Desde el inicio de las discusiones las reglas fueron claras. En conjunto con un grupo de Senadores/as de las tres fuerzas parlamentarias, prominentes en ese momento, se determinó que trataríamos de llevar al consenso cada uno de los artículos de la ley, que únicamente en casos en los que hubiese un total desacuerdo, dicho articulado sería encorchetado a fin de que los mismos Senadores/as llegaran a una determinación final. Además, otra regla suponía que la ley integraría todos los avances jurisprudenciales y criterios que han sido reconocidos por cortes nacionales e internacionales.

De esta manera, la participación entre las partes fue igualitaria, dotando a todos/as de la posibilidad de debatir y defender nuestras posiciones para encontrar el consenso e identificar mejores prácticas y maneras para combatir los obstáculos para acceder a la información.

En este proceso, logramos que el Estado reconociera, por ejemplo, que no puede criminalizar a la búsqueda, recepción y difusión de información; que la información relacionada con violaciones de derechos humanos y actos graves de corrupción no puede estar sujeta a reserva alguna, fomentando el deber del Estado de recordar y hacer del conocimiento público las atrocidades del pasado; también la ley promueve la difusión activa de información de interés público y genera mecanismos diversos de exigibilidad del derecho de acceso a la información.

Aún queda un largo camino por recorrer para que el acceso a la información sea verdaderamente universal e inclusivo, es decir que la información sea accesible para todos/as (incluidos/as aquellos/as en mayor situación de vulnerabilidad), hoy por hoy, tenemos información que antes no teníamos, hoy somos conscientes de la corrupción y la impunidad gracias -también- al acceso a la información pública.  No obstante, falta mucho por cumplir, falta estado de derecho y falta que el Estado nos rinda cuentas.

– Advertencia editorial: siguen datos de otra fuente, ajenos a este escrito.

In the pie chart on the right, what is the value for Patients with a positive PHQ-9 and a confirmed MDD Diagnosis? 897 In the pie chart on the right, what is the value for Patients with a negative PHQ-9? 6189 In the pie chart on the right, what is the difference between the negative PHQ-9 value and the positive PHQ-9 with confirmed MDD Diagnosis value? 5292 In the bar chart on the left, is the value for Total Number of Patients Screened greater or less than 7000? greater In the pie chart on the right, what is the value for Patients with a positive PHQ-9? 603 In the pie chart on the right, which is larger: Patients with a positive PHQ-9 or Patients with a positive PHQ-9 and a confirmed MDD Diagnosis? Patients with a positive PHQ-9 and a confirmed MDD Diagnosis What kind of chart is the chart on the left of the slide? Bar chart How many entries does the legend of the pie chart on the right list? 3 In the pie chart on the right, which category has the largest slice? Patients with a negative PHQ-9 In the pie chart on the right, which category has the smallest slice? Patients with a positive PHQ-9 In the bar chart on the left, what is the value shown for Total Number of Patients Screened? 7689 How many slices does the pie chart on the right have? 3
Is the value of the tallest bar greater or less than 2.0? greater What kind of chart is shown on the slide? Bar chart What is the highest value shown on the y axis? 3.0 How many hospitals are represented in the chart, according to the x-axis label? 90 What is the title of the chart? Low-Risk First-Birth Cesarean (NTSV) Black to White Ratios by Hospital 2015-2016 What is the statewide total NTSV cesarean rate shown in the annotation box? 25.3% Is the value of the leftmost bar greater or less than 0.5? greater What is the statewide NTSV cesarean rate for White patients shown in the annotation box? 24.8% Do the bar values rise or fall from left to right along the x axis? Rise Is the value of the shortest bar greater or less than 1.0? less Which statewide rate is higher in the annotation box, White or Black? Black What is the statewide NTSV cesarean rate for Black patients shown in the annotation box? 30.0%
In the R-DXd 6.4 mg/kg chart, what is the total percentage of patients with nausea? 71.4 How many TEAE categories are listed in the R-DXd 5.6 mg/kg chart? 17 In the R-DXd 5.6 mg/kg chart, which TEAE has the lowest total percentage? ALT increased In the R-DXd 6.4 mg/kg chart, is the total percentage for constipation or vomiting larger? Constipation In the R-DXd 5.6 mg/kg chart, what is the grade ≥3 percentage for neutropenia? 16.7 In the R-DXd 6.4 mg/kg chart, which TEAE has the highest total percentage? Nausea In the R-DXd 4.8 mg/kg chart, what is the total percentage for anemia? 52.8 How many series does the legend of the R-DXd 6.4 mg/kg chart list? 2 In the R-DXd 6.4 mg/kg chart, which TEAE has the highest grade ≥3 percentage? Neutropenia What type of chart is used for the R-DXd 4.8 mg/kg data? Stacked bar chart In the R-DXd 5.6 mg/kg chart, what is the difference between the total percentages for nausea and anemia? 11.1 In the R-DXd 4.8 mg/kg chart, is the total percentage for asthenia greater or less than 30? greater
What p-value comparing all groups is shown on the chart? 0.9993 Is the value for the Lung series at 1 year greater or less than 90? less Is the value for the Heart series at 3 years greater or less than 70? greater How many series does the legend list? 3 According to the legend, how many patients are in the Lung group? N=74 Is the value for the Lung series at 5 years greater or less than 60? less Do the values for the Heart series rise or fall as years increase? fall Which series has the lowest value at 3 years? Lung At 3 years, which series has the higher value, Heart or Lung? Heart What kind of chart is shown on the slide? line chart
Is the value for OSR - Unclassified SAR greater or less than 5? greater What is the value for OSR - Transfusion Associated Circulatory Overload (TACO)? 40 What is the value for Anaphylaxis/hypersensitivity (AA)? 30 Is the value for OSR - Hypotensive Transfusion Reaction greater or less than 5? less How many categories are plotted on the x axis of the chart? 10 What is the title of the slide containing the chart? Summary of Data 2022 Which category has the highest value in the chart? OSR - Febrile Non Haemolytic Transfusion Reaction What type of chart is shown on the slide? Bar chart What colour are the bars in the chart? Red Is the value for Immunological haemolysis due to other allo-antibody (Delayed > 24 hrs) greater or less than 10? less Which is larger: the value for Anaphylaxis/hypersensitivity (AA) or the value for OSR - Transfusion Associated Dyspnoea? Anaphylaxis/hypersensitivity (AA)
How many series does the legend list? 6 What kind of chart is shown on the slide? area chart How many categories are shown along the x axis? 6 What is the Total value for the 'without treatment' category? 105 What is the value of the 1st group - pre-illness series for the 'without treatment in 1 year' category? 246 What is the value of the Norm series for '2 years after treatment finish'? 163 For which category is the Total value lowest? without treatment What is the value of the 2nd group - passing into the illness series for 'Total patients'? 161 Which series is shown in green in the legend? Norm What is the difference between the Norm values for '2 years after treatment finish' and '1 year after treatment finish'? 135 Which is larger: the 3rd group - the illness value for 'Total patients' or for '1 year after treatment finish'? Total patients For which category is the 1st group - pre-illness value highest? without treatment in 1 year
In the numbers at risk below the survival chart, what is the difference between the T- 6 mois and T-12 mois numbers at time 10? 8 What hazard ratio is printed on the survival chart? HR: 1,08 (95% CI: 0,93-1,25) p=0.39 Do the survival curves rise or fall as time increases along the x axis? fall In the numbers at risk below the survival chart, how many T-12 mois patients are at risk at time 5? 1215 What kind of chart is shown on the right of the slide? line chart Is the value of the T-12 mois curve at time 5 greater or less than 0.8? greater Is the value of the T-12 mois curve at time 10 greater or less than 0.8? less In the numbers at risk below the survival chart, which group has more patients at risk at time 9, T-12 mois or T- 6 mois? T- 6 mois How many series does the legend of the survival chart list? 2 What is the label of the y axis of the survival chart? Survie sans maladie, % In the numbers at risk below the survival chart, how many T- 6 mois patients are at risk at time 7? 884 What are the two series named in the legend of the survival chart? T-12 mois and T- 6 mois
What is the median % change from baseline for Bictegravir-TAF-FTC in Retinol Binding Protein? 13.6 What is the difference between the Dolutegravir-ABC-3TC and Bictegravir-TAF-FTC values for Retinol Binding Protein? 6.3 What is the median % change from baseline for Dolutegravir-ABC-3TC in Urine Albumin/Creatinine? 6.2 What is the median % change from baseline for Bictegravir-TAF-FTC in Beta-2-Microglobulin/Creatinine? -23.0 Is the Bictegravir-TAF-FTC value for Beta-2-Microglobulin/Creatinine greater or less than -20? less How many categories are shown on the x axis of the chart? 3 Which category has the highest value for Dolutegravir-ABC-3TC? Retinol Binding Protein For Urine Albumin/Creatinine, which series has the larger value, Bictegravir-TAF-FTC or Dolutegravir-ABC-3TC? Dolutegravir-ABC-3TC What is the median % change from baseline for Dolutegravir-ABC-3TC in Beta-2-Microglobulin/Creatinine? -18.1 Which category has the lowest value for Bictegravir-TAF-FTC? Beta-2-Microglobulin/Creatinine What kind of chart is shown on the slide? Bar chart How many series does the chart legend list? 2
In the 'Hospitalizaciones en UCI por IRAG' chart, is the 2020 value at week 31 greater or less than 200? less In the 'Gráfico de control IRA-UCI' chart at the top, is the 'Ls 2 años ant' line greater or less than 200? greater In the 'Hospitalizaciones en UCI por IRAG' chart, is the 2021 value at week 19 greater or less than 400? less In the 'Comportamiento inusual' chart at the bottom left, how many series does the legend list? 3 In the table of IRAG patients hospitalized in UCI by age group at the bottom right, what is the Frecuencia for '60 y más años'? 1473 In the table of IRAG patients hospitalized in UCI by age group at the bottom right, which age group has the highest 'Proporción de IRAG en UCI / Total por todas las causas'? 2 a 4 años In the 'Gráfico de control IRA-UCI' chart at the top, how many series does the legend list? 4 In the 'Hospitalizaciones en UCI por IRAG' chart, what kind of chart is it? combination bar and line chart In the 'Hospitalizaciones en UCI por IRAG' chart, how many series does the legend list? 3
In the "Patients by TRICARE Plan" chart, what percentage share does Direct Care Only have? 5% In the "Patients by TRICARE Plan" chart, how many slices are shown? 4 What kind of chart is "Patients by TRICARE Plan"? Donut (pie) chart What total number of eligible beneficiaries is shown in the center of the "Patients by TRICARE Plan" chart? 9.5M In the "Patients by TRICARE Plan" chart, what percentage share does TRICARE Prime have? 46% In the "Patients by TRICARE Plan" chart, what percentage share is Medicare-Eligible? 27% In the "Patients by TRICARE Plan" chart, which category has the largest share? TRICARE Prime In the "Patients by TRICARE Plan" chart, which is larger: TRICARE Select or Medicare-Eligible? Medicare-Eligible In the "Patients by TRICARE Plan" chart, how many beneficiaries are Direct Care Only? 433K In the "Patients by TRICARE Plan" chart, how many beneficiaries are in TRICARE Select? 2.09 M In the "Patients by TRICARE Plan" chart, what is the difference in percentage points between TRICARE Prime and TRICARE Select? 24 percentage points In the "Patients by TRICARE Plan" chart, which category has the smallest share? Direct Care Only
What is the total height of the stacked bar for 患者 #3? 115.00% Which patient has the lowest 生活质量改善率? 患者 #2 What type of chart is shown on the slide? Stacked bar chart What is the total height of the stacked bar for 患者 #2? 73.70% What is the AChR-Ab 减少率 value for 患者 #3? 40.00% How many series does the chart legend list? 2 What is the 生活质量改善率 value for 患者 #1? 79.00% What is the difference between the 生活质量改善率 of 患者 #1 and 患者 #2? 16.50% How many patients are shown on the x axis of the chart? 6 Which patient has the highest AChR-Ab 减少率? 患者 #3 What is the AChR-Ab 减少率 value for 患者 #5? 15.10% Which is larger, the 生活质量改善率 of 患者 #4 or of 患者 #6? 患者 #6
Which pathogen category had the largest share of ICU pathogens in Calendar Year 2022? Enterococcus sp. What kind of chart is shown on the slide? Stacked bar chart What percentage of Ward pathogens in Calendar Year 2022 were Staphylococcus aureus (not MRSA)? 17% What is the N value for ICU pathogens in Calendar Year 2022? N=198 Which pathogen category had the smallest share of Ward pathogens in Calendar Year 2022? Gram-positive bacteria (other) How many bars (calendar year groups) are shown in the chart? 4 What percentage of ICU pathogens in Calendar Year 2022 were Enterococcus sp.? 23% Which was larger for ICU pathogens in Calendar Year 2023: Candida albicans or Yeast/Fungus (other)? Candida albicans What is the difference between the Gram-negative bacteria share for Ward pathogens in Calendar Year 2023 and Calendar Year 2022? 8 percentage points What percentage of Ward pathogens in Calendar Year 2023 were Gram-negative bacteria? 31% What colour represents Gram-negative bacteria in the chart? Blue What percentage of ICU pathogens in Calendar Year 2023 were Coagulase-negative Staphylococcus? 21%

El reto sigue siendo mayúsculo: encontrar mecanismos alternativos para el acceso a la información, eliminar la exclusión que la brecha digital supone a las poblaciones en situación de vulnerabilidad e impulsar un proceso de digitalización real con capacitaciones técnicas, multiculturales y lingüísticas; así como asegurar que la información que se acerca a la gente sea relevante y accesible para todas y todos. Sin embargo, un proceso de parlamento abierto como el de la Ley General de Transparencia nos mostró otra forma de participar en la vida pública, de exigir nuestros derechos y el cumplimiento de los más altos estándares internacionales.

 

* Ana Ruelas es abogada y maestra en Administración Pública y Política Pública, actual directora de la oficina regional de @article19mex para México y Centroamérica.